Ausgewählter Auszug:
* * *

Oberwesel. Das Jugendgästehaus in Oberwesel wurde Ende Juni wieder zum Treffpunkt für Charge-Betroffene und ihre Familien. Der Verein Charge-Syndrom mit Sitz in Mittelfranken hatte zur 12. Charge-Konferenz eingeladen. Auf dem Programm stand neben den Vorträgen internationaler Experten vor allem auch der Austausch mit anderen Betroffenen und Gleichgesinnten. Und diese waren zahlreich gekommen: Aus dem gesamten Bundesgebiet, der Schweiz, Luxemburg, Österreich, den Niederlanden und Frankreich waren die Teilnehmer angereist.

Die Familien waren vor allem gespannt auf die Vorträge von Dr. David Brown und Prof. Dr. Tim Hartshorne, die beide aus den USA eingeflogen waren, um über das Verhalten und die Wahrnehmung von Menschen mit dem Charge-Syndrom zu referieren. Hartshorne gab außerdem in einem separaten Vortrag „Fünf Tipps für neue und erfahrene Eltern“.

* * *

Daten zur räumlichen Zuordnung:
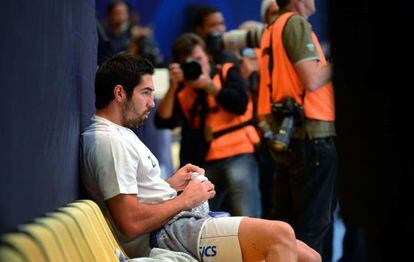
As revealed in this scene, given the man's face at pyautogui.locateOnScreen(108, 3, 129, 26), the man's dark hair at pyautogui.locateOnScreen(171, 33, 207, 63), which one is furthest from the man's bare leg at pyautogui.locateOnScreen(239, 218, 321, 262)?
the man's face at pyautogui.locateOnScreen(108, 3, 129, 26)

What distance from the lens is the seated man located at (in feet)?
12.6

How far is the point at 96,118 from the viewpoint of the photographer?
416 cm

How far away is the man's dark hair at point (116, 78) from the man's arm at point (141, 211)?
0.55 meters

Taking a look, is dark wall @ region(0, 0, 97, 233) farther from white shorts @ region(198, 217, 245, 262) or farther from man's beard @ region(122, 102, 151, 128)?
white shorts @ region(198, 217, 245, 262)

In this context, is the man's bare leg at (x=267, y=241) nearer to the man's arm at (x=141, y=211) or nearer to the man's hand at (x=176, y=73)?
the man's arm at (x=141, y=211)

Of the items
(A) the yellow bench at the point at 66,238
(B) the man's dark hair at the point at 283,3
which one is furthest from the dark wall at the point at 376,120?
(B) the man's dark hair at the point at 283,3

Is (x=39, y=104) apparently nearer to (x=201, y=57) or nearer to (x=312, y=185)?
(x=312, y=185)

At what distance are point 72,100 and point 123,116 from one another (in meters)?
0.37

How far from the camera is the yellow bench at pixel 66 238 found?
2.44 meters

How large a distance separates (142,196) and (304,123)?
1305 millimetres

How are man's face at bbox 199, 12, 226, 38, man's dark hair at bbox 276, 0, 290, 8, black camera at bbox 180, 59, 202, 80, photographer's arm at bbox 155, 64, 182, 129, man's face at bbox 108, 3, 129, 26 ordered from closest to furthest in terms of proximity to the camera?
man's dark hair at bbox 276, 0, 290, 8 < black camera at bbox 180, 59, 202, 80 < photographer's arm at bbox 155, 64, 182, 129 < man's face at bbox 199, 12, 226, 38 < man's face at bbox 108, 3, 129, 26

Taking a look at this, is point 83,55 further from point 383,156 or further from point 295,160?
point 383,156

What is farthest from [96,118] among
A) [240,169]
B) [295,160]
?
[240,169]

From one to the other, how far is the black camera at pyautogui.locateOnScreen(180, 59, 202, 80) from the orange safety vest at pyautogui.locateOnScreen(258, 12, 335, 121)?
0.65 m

* * *

Aus welchem Land kamen Dr. David Brown und Prof. Dr. Tim Hartshorne laut dem Auszug über die Charge-Konferenz angeflogen?

Aus den USA.